Hi, Thank you for your question. Your question covers many areas dealing with performance, from individual instruction to some algorithmic issues; any one area may worth a long discussion. So, my reply may ramble a bit. I’ll start at the instruction level issues dealing with microarchitectures.
Latency and throughput of MOVDQU. Basically, different microarchitectures handle unaligned loads with different performance characteristics. Here’s what I’ve found from several recent microarchitectures. Please note, the result on this instruction alone can be complicated by factors such as, address alignment, and locality. To make it a bit simpler, I’ll just compare 2 different addresses alignments (aligned is done with offset 0 bytes, and unaligned is done with offset 57 bytes so a cacheline split must be handled by the microarchitecture) and L1 data cache locality. I’ll show the best estimate I have based on software-based measurement of 5 machines in the order (Northwood-2001,Prescott-2004, Merom-2006, Penryn-2007, I only have access to a 2005 opteron chip) .
MOVDQA Throughput (no cacheline split): Nwd: 2, Psc: 1, Merom: 1, Penryn: 1, Opteron: 2
MOVDQU Throughput (no cacheline split): 4, 2, 2, 2, 2.5~3
MOVDQU Latency (no cacheline split): Nwd/PSC: ~Mid 20 cycles, Merom/Penryn: ~ 10 cycles, Opteron appears to be low teens.

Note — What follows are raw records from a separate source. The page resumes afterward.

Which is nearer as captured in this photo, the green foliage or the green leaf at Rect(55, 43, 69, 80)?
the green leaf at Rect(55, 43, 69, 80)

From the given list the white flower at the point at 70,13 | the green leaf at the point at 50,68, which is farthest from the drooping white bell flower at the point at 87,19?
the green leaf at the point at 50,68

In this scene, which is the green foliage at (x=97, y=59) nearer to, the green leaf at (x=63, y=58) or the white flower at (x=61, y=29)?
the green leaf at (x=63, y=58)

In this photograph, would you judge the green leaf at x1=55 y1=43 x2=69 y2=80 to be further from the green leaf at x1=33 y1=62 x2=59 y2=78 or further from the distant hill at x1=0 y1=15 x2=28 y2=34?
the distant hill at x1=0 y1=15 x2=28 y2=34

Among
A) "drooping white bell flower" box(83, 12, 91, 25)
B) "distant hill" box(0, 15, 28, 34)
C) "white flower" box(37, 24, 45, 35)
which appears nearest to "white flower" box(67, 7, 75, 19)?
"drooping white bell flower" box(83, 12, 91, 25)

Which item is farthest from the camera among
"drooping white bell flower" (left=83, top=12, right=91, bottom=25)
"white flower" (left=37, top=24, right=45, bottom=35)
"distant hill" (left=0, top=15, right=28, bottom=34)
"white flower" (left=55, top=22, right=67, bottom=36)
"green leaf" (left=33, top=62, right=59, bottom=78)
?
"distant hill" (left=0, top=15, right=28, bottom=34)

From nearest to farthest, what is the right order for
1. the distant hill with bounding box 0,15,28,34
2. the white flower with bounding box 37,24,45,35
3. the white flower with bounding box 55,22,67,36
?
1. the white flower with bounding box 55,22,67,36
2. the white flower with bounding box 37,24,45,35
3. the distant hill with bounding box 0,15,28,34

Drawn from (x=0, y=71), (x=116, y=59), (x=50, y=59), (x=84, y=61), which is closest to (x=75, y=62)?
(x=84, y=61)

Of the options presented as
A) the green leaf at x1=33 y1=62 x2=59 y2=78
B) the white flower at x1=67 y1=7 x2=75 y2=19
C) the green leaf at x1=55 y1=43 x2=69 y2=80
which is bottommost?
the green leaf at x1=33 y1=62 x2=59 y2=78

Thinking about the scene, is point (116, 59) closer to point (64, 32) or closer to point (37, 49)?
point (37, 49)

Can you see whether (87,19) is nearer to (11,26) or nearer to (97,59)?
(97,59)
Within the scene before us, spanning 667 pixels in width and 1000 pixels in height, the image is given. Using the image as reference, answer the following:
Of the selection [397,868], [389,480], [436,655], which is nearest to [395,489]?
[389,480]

MOVDQU Throughput (w/ cacheline split): Nwd: ~30, PSC: ~Mid 20 cycles, Merom: ~20, Penryn: ~17, Opteron: ~3.3.
MOVDQU Latency (w/ cacheline split): Nwd: 50+, PSC: ~40 cycles, Merom: ~21, Penryn: ~18, Opteron: ~20+.
Handling cacheline splits has always been a challenge for microarchitectures. Deeper-pipelined machine with aggressive speculative execution tend to face more challenges.

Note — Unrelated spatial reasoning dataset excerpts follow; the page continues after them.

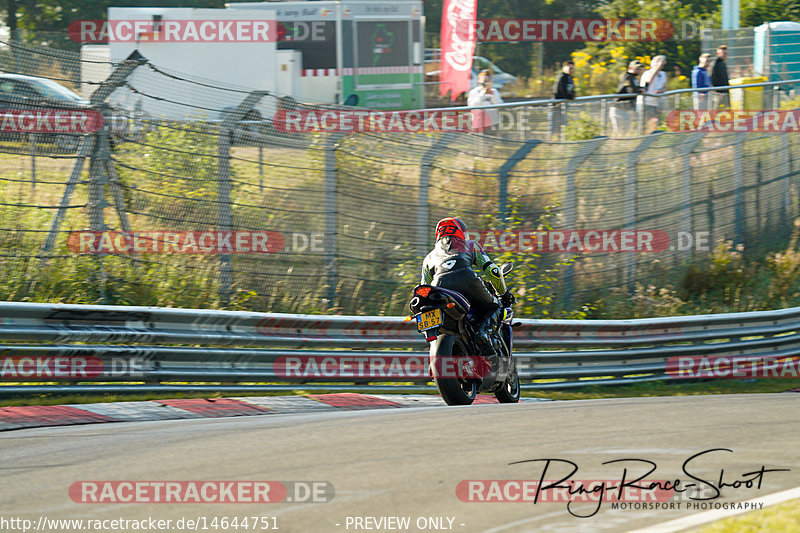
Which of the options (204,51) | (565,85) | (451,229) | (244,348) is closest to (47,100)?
(244,348)

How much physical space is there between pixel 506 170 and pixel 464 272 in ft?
14.6

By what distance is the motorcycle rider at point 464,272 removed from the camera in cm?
836

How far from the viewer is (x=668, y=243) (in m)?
14.2

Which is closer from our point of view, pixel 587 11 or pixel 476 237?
pixel 476 237

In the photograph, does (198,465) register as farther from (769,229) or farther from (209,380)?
(769,229)

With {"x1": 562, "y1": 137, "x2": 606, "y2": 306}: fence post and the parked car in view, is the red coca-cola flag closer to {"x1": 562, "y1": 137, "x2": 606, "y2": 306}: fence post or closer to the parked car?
{"x1": 562, "y1": 137, "x2": 606, "y2": 306}: fence post

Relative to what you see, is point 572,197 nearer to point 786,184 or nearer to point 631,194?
point 631,194

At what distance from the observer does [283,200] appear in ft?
36.1

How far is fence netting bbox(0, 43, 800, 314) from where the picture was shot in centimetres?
980

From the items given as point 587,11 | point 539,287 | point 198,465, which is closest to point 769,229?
point 539,287

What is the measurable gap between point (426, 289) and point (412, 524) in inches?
136

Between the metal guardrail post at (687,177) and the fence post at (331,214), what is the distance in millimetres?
5575

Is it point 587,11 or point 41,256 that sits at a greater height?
point 587,11

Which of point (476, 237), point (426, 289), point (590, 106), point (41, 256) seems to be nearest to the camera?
point (426, 289)
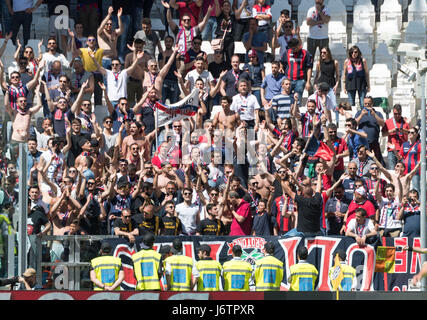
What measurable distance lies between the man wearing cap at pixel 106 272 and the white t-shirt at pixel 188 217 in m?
1.81

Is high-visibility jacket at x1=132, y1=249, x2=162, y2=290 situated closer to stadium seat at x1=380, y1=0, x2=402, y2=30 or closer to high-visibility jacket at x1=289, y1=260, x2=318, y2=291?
high-visibility jacket at x1=289, y1=260, x2=318, y2=291

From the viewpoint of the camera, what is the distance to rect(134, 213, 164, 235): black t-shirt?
1772 centimetres

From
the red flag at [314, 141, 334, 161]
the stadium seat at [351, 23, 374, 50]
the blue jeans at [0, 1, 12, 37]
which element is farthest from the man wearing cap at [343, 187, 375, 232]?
the blue jeans at [0, 1, 12, 37]

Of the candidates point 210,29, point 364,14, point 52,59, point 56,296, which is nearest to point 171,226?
point 56,296

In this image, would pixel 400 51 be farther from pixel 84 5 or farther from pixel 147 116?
pixel 84 5

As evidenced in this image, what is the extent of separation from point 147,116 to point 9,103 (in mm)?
2463

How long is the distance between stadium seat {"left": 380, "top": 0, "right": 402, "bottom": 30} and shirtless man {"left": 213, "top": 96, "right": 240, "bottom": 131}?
5871 mm

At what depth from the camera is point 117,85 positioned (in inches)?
857

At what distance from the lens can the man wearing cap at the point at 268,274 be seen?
16375mm

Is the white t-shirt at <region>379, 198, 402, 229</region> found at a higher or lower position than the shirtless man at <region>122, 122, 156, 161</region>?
lower

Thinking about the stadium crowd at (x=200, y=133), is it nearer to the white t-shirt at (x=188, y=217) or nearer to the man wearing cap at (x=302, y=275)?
the white t-shirt at (x=188, y=217)

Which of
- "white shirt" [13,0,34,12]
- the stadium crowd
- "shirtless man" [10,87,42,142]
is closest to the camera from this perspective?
the stadium crowd

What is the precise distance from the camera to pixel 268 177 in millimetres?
19422
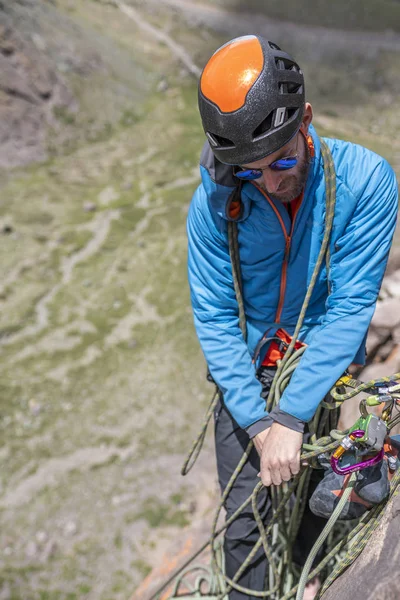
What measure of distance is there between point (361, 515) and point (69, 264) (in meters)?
7.78

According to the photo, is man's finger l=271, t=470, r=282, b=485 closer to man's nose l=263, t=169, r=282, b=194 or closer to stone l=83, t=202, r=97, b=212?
man's nose l=263, t=169, r=282, b=194

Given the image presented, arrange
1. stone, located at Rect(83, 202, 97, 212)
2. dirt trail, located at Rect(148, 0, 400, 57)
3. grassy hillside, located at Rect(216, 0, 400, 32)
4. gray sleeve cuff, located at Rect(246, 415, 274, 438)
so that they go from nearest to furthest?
gray sleeve cuff, located at Rect(246, 415, 274, 438) < stone, located at Rect(83, 202, 97, 212) < dirt trail, located at Rect(148, 0, 400, 57) < grassy hillside, located at Rect(216, 0, 400, 32)

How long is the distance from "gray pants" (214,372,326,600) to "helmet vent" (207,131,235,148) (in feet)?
4.58

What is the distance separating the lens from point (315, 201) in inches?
101

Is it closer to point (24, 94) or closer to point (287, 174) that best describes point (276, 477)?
point (287, 174)

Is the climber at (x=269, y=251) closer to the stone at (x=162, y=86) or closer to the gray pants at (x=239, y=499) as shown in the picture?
the gray pants at (x=239, y=499)

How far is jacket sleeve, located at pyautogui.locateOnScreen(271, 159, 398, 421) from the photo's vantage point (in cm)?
249

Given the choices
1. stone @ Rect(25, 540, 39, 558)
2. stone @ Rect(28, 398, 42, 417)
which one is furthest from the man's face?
stone @ Rect(28, 398, 42, 417)

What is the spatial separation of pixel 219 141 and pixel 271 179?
0.86 feet

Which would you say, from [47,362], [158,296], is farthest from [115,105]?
[47,362]

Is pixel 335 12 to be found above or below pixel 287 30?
above

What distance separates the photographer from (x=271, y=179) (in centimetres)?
238

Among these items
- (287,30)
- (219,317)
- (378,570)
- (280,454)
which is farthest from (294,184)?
(287,30)

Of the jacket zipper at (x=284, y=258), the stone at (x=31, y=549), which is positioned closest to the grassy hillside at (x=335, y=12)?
the stone at (x=31, y=549)
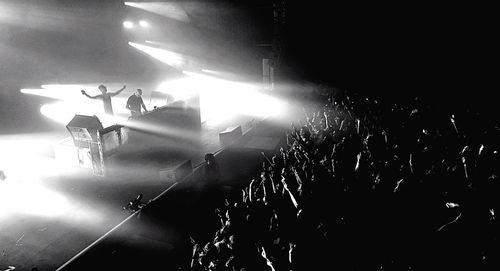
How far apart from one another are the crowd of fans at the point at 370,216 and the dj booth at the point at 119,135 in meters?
6.71

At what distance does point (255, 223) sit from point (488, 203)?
205 centimetres

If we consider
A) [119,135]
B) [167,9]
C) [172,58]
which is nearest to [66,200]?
[119,135]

The LDDQU instruction has always been defined to have architectural behavior of the input and output state as behaving the same way as the load flavor of MOVDQU. Different microarchitecture may implement hardware to optimize the performance of cacheline split loads. PSC did put in extra hardware so that the throughput of cache split loads is ~ 2 cycles to mitigate the long-pipe issues manifesting in handling cacheline splits. In Merom and Penryn, they have shorter pipeline and the tradeoff was made so LDDQU does the same thing as a MOVDQU.
While these are just the relative simple case of getting data from L1 interacting with the out-of-order engine. L2 or cache misses will get into other interesting interactions with other subsystems in the microarchitecture. These would be interesting to some folks at some level. But the overarching thing is that how would software benefit from the finer details that can change from one stepping to another? The fundamental heuristic remains that the less cache line splits, the more likely the application’s performance will improve.
This naturally leads to the central question of how feasible is that heuristic in real-world problems, such as the one that prompted your question?
I don’t know enough details of the PSADBW implementation of your block-search, but I’ll use a similar code that one of our colleague published on motion-estimation as a proxy, which faces the same unaligned memory access challenges. (see http://softwarecommunity.intel.com/articles/eng/1246.htm)
At the center of such a block-search problem, we have two 16-byte loads, a psadbw and a paddusw, where one of the load is from a stationary block, and the other load on a roving block that must cover the entire target frame.
One of the easiest and intuitive approach is simply issue MOVDQU for both the stationary block (which can start from anywhere in the parent frame) and the roving block. But this is very sub-optimal.
Since the stationary block would be read outside the loops that rove around the target frame, a good compiler would have easily taken the approach of making a copy of the unaligned stationary block to a 16-byte aligned address. This immediately transformed half of the 16B memory references to aligned loads.
Your interest of using LDDQU is obviously in the right direction of attempting to reduce cache line splits that a significant portion of the other half of 16-B memory references would experience.
IMHO, the other approach you alluded to of using PALIGNR actually is more optimal than LDDQU (even if LDDQU didn’t become plain MOVDQU in our recent processors).
Using Kiefer’s SSE2 intrinsic code (see link above) as an example, the inner loop of one pair of 16x16 block SAD operation involves 16 PSADBW, 16 PADDUSW, 16 loads done with 16-B aligned loads, 16 loads done with MOVDQU.
Instead of shifting the target block one pixel at a time to the right (why we have to use MOVDQU), the 16-B loads in the target frame could be done at an interval of every 16-bytes. And PALIGNR would be used to splice up the target block between every 16-byte mileposts. With the PALIGN approach, the target 16x16 block in between the mileposts can be synthesized from registers in-flight. The savings are reduced number of memory accesses in the first place, the number of cacheline splits are naturally reduced.
Additionally, it seems plausible that encoder software could have some control of the placement of each frame. If the beginning of each frame can be placed on 64-byte boundary, there may also be opportunity to control the address alignment of each scanline in some cases (if padding is allowed). These may be additional opportunities to reduce the number of unaligned memory loads to improve performance.
sjkuo